On Purgatory
Two down, one to go, on getting back the proper Holy Days of Obligation here in England and Wales, as kept by most of the rest of the world, including the Pope. Astonishingly, the Sacred Heart, the date of which is based on that of Corpus Christi, is still being kept on the right day, i.e., next Friday. Do they just not know, or something?
Do many Catholics still believe in transubstantiation? Well, if such things were ever taught in Catholic schools, then more of them might. But anyway, so what? What matters is that the Church teaches it. Catholics who dissent from the Teaching of the Church are just wrong, objectively speaking. That is all that there is to it. Only the Catholic Church provides such objectivity, which is perfectly encapsulated in transubstantiation. It was only from Christianity in general, and from Catholicism in particular, that science acquired the idea that some propositions were just plain true, so that others were just plain false. And it was only from Christianity in general, and from Catholicism in particular, that science acquired the idea that there was an investigable order in the universe; even if that order is a law of chaos, then the point still stands.

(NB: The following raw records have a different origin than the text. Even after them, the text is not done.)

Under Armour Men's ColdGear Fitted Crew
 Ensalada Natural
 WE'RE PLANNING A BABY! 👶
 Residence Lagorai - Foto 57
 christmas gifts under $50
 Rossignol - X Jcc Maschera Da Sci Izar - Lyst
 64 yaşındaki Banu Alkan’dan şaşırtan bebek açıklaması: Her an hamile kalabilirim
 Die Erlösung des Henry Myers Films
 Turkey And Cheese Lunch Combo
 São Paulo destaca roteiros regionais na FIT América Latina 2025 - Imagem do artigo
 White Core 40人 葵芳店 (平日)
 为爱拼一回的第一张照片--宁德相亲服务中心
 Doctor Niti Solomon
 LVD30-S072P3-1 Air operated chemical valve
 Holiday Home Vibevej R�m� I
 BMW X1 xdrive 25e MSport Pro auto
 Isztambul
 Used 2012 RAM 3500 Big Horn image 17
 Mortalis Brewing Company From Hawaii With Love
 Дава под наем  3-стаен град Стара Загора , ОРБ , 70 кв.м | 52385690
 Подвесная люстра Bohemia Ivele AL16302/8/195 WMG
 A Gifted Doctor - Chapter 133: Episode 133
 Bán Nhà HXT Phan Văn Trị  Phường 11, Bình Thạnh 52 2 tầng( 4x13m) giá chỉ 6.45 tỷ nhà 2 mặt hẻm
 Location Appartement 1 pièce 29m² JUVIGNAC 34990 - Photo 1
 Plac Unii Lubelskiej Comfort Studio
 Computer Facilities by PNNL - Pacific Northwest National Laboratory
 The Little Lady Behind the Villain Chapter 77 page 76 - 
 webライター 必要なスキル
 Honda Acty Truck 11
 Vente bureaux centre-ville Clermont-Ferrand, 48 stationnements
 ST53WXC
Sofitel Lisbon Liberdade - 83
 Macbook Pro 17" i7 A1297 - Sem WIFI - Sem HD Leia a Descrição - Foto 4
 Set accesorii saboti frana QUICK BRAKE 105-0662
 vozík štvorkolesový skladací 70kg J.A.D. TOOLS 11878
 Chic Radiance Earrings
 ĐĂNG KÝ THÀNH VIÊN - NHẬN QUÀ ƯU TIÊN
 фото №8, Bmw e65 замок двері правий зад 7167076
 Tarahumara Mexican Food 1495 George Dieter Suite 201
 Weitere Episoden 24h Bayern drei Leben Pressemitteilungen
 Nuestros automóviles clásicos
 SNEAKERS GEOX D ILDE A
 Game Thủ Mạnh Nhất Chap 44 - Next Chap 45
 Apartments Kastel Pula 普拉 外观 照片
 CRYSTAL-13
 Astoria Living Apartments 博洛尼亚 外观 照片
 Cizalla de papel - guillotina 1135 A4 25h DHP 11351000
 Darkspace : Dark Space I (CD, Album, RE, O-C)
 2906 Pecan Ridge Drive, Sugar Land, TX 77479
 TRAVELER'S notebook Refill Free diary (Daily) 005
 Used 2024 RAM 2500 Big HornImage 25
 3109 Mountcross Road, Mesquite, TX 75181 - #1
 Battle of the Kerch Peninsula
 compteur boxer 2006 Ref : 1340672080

Faced with a changed intellectual environment that denies those foundations rather than simply presupposing them, then science must return to the system that first asserted them in the midst of a former such environment. That system is Christianity in general, and Catholicism in particular. Thus, for example, by affirming the objective existence of the substance distinct from the accidents, transubstantiation also affirms the objective existence of the accidents, which are the objects of scientific investigation. Transubstantiation is the bulwark against the Postmodern assault on science. Nothing else is.